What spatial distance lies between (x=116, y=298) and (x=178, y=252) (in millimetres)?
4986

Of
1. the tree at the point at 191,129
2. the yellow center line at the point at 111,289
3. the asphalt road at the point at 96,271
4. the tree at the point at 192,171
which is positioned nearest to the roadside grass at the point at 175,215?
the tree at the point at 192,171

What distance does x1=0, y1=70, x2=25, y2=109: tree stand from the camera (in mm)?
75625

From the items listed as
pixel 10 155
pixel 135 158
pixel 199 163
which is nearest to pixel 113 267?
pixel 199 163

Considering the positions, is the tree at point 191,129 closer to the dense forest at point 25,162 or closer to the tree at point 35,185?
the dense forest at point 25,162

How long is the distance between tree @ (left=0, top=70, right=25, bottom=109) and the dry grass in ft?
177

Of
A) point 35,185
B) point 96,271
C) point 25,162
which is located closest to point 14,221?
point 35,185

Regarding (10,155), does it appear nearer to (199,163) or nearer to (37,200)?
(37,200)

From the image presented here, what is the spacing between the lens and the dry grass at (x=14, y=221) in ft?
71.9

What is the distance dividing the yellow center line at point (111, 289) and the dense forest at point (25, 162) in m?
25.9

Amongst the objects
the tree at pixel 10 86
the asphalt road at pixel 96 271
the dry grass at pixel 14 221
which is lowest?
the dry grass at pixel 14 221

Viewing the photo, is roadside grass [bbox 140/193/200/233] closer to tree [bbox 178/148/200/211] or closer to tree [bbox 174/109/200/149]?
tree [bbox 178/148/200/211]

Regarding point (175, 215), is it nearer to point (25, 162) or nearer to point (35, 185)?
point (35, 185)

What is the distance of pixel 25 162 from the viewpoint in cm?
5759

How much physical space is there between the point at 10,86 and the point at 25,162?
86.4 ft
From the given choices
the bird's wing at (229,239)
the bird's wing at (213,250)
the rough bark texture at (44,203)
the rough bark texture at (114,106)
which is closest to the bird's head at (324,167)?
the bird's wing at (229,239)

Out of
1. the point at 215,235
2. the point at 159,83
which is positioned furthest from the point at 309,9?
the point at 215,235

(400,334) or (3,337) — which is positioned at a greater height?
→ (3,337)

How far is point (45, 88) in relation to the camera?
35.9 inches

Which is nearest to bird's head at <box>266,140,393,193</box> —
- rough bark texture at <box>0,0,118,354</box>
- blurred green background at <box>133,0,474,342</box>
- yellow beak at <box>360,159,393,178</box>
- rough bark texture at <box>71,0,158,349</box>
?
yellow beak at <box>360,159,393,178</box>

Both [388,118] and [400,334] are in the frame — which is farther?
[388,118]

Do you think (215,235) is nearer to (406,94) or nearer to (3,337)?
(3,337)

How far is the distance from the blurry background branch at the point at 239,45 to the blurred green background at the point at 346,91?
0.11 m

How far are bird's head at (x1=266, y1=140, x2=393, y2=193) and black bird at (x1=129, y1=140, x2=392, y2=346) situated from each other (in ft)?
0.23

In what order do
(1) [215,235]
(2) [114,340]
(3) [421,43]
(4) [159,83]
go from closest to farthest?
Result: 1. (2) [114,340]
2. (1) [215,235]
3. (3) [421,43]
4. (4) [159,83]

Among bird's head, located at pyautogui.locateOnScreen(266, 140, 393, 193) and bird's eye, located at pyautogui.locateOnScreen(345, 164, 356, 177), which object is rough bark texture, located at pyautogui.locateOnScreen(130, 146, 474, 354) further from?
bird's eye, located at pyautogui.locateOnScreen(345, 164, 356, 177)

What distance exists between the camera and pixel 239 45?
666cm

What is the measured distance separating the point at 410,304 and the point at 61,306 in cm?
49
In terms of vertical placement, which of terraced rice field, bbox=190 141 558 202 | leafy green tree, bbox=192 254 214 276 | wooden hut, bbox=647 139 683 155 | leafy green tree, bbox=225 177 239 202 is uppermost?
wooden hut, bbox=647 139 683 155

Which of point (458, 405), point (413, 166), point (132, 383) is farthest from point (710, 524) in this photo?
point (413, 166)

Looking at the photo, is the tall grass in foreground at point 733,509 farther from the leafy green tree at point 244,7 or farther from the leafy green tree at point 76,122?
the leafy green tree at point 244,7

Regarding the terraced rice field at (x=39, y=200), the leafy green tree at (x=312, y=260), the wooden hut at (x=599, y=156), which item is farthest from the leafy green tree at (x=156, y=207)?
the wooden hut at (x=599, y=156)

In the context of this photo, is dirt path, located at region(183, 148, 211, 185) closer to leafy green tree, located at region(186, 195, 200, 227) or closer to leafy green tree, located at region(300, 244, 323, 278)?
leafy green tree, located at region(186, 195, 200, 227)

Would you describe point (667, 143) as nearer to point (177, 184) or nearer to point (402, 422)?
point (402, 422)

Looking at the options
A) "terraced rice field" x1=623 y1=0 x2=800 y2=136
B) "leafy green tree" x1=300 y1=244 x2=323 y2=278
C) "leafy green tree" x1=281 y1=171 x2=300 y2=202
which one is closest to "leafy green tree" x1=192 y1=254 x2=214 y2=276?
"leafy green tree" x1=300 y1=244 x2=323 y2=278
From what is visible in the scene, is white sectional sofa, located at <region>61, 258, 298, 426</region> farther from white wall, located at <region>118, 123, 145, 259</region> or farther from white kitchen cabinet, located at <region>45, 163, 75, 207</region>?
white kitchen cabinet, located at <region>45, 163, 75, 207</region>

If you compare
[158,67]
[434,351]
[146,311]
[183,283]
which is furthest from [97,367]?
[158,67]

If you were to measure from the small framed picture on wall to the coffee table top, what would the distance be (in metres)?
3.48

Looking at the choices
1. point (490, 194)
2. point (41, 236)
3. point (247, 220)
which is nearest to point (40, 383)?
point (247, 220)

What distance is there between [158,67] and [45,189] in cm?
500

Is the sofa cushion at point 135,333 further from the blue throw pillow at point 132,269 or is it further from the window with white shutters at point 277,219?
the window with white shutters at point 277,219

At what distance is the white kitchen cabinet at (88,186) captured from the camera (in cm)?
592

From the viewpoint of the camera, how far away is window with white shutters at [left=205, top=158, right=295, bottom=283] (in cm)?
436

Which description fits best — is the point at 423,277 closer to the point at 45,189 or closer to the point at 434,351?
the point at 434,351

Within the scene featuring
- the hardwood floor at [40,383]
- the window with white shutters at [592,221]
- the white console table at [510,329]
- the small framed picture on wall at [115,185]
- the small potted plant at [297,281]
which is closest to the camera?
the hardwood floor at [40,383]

···

Task directions: Pull out every line in the records that contains the word "nearer". Case counts, so a match must have the same capitalization.

Worked answer:
Regarding (10,155), does it appear nearer to (199,163) or nearer to (37,200)?
Regarding point (175, 215), is it nearer to point (25, 162) or nearer to point (35, 185)?
Do you think (215,235) is nearer to (406,94) or nearer to (3,337)?
Would you describe point (667, 143) as nearer to point (177, 184) or nearer to point (402, 422)?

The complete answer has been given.